> [Source records]:
——

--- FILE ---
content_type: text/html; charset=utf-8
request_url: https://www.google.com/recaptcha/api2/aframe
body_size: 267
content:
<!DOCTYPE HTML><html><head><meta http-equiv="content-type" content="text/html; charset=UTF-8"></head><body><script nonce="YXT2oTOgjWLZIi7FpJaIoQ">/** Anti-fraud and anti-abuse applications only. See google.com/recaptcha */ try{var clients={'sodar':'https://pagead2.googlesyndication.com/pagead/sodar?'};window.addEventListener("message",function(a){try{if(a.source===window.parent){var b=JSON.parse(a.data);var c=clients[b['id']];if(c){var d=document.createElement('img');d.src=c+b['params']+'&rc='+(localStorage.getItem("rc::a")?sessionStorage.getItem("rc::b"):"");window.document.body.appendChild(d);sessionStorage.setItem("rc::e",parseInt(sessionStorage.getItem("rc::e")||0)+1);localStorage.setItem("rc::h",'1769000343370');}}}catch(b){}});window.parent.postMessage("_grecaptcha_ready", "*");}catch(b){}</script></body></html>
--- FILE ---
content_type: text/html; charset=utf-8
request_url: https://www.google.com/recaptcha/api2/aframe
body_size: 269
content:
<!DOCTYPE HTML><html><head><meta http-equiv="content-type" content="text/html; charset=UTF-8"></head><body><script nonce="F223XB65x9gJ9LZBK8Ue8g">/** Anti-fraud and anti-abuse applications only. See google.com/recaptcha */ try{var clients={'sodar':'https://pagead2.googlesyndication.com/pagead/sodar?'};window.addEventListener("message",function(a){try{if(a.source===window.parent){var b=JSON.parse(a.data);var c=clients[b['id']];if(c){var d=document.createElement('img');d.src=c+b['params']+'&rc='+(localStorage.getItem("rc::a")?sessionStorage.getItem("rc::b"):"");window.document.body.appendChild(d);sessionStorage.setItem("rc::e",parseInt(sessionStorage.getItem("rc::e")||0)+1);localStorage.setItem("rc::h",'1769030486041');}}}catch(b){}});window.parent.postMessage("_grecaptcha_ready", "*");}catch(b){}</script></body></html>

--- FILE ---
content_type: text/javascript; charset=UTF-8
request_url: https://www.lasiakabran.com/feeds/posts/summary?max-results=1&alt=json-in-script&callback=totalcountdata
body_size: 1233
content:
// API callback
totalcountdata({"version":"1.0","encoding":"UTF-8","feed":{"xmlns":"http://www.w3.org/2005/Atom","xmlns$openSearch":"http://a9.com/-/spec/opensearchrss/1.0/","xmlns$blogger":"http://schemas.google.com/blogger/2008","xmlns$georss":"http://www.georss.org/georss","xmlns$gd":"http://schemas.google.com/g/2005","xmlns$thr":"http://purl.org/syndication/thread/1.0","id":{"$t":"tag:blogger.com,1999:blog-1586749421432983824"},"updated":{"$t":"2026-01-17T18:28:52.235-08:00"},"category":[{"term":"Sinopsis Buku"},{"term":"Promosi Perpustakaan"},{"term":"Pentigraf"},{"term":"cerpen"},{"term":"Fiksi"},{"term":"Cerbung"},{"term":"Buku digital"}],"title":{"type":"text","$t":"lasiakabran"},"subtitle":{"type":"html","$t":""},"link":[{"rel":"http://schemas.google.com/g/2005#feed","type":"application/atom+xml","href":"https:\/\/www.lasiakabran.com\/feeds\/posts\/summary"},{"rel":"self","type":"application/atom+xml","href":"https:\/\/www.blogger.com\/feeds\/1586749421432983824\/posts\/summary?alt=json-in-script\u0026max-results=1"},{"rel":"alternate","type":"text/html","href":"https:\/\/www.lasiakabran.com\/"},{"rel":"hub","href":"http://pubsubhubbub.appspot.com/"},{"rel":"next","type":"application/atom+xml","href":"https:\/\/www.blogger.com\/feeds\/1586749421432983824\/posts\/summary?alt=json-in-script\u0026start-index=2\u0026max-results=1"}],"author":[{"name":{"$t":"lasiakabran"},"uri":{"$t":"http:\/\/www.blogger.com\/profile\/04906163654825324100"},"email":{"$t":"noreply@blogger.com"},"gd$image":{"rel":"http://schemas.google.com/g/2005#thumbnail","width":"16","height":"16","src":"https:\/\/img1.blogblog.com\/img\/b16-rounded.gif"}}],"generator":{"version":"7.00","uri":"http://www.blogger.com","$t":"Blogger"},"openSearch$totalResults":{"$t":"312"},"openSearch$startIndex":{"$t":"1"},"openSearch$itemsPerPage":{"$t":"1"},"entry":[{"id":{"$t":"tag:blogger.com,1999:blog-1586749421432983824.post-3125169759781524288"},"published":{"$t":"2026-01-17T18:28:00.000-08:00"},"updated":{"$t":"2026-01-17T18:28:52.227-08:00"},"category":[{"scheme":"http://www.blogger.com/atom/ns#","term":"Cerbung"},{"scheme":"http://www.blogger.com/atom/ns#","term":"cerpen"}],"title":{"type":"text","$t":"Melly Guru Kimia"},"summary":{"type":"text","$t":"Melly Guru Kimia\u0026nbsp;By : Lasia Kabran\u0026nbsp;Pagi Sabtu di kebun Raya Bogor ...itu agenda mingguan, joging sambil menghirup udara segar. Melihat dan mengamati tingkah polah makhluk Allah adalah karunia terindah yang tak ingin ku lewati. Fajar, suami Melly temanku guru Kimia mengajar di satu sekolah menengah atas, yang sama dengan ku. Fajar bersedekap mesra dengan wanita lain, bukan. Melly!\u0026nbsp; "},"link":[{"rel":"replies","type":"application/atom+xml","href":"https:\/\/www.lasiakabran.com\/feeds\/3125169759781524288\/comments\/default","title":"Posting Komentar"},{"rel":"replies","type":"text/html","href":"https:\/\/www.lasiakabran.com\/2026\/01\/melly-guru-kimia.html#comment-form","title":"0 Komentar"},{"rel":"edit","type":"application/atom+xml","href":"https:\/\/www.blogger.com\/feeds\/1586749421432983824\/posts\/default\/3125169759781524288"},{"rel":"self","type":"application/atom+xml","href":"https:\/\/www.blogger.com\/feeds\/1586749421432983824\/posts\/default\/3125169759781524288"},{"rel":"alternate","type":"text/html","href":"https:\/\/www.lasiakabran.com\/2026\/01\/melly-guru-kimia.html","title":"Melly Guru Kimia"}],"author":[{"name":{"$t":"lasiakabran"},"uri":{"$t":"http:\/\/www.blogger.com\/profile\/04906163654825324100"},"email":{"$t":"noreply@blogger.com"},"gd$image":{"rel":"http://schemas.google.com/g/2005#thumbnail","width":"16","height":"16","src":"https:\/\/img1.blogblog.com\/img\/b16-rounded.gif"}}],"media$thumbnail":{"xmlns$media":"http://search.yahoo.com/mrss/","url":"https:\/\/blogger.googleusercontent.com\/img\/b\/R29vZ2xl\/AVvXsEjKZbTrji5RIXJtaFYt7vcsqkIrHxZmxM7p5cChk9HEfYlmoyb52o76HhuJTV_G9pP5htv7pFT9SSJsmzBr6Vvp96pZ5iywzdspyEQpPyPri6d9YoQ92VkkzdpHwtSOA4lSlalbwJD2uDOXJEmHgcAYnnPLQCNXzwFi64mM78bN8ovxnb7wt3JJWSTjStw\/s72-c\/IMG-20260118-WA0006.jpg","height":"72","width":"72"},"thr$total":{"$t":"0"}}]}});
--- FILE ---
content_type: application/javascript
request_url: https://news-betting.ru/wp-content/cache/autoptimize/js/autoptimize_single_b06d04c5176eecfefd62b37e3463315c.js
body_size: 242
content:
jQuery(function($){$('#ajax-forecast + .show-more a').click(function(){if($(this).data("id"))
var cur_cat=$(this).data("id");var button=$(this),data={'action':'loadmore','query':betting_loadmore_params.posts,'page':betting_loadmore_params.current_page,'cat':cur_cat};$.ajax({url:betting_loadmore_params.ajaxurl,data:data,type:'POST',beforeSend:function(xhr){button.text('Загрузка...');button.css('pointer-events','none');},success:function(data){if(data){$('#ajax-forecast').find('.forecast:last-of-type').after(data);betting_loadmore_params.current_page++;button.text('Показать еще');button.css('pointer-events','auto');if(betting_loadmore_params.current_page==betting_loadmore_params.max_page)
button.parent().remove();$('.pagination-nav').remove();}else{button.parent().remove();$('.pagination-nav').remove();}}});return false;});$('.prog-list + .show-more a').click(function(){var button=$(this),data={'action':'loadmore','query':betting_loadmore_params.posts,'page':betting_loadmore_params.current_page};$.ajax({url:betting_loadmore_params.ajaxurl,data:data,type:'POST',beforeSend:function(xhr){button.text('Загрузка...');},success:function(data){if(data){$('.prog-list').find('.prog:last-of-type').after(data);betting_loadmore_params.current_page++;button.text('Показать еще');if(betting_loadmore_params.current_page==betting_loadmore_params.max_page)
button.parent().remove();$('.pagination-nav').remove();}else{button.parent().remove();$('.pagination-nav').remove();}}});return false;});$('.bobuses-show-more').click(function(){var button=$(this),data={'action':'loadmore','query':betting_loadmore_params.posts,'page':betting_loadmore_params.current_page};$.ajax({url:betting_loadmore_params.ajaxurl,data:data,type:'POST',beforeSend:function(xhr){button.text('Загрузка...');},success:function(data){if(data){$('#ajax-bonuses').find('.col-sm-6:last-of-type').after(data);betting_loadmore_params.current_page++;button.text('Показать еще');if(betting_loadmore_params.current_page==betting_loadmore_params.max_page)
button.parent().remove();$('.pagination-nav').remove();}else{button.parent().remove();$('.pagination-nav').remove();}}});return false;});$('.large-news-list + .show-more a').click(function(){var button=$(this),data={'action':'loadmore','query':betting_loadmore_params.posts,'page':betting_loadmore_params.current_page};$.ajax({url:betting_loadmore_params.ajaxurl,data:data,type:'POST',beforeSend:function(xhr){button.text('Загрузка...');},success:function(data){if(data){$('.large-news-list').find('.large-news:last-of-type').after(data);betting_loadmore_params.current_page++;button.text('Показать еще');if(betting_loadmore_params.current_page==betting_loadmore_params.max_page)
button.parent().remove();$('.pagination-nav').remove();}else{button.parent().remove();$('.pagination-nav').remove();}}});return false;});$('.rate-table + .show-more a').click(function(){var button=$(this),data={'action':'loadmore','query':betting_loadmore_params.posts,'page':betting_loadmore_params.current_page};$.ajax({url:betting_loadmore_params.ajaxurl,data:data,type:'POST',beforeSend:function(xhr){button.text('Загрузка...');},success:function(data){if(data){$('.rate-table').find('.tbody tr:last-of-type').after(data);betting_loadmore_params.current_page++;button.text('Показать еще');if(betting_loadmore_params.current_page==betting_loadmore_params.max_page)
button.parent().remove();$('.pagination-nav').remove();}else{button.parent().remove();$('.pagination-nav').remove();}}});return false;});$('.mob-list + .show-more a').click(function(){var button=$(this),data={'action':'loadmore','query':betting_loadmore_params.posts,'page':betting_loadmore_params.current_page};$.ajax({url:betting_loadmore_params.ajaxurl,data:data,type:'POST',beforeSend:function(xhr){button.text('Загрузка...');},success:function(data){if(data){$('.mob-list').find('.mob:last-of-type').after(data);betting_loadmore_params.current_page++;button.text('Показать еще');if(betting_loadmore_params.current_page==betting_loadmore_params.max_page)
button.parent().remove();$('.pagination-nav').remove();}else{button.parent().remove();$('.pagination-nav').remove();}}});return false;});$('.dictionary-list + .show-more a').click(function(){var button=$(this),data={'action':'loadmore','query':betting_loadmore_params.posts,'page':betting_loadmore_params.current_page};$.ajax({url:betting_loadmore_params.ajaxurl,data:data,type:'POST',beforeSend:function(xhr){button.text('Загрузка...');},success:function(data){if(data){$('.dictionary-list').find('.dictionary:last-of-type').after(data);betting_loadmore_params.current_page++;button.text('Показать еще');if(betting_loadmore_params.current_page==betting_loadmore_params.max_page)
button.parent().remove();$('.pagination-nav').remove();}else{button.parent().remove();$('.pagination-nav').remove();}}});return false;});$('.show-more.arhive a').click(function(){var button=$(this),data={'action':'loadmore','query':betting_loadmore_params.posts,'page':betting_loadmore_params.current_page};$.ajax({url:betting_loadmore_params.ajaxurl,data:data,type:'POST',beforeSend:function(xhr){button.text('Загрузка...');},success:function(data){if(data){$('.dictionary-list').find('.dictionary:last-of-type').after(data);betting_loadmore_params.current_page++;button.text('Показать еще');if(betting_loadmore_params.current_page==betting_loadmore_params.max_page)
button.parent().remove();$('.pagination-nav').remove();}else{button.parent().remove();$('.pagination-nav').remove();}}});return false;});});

——

> [WHAT YOU NEED TO DO]: Reproduce every line of the records containing the string "callback".

> [PROBLEM SOLUTION]:
request_url: https://www.lasiakabran.com/feeds/posts/summary?max-results=1&alt=json-in-script&callback=totalcountdata
// API callback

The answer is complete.